Archaeologists had thought that they had found everything there was to find in the ruins of this ancient city.
But a new excavation by the British Museum has turned up thousands of new artifacts and revealed an even bigger, bustling city, of "tower houses" that stood three to six stories tall.
Naukratis was "a mud-brick Manhattan" with a population of around 16,000, the project's leader told the Guardian.
Among the new finds were wood from Greek ships … evidence backing up Herodotus' description of the city as a port served by cargo ships, even though it's fairly far inland from the Mediterranean Sea.
Just as London on the Thames has a lively port with access to the English Channel, Naukratis was a major Nile port with access to the sea.
The excavation also turned up construction materials, two temple sites, and revealed the city's harbor location.
To top that off, the team found Egyptian figurines associated with a "festival of drunkenness," the Guardian says.
Naukratis was first rediscovered more than 130 years ago, by British Egyptologist William Matthew Flinders Petrie. The city was one of the most sought after ancient places, but no one was quite sure where it had been located.
Petrie found it essentially by accident. Setting out from Cairo, he happened upon the right spot, where, he wrote:
The whole ground is thick with early Greek pottery, and it seemed almost a sacrilege to walk over the heaps with the fine lustrous black ware crunching under one[’]s boots. Pieces with fret pattern, honeysuckle pattern, heads, arms, legs of figures, horses, & such like lovely things were soon picked up; both in black figures on an orange ground, & red figures on a black ground, mostly with incised outlines. It seemed as if I was wandering in the smashings of the Museum vase-rooms.
After extensive early excavations, it seemed like most of those treasure had been gathered up … such as the stunning Antinous Naukratis head.
But as the new excavation proved, there was plenty more to be discovered.
Naukrates was a Greek colony in Egypt dating back to the 6th Century BC ... the 26th Dynasty, that age of "recon" revival in all things lovely and magical.

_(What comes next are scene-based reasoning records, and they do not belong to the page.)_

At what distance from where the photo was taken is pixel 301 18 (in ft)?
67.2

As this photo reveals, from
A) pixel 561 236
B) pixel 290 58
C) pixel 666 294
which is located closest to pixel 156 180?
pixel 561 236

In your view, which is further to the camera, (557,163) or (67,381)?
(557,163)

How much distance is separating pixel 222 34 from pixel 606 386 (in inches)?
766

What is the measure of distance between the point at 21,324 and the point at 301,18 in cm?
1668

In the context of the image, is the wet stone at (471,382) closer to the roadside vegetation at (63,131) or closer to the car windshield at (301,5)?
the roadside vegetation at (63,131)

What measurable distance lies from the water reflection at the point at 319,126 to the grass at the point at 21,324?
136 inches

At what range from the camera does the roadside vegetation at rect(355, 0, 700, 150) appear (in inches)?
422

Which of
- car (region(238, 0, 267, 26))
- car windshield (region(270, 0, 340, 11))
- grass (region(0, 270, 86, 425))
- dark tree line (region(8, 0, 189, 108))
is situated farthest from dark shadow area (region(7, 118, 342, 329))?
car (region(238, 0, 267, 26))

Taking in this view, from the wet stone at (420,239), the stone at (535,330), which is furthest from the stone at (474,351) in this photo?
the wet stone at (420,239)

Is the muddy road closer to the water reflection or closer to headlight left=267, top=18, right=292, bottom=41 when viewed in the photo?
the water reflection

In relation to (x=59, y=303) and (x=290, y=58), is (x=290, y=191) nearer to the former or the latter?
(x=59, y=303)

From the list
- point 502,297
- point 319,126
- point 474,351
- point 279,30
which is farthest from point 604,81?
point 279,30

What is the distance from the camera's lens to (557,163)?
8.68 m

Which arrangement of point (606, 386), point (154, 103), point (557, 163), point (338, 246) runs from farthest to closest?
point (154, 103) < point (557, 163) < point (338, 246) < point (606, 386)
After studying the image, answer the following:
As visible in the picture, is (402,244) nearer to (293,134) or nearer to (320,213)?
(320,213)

And Nectanebo I, last of the magician/kings of Egypt, erected a splendid Old-Kingdom-style stele at Naukrates praising the sacred relationship between the old gods of Egypt and the "new" gods of Greece and their interconnectedness.
Basically, it's a tax decree stele, but the sacred references are the most enlightening bit since Egyptian tax money helped to support the Greek gods ... seeing as how they were all Egyptian gods as well.
By Hadrian's time, of course, Naukratis had been eclipsed by Alexandria.
But it was still a major Greek trading town with a long Hellenistic tradition and with several well-known Greek temples. Besides the one to Aphrodite, there were also shrines and temples to Apollo, Hera, Dioscuri and others.
It was a well-known Hellenistic enclave and important old Greek merchant town.
So Hadrian would have known about it. Who knows whether he and the Beauteous Boy actually stopped off there, seeing as how it was pretty much in serious decline by the 2nd Century AD.
But it makes sense that an Antinous head might have been produced there.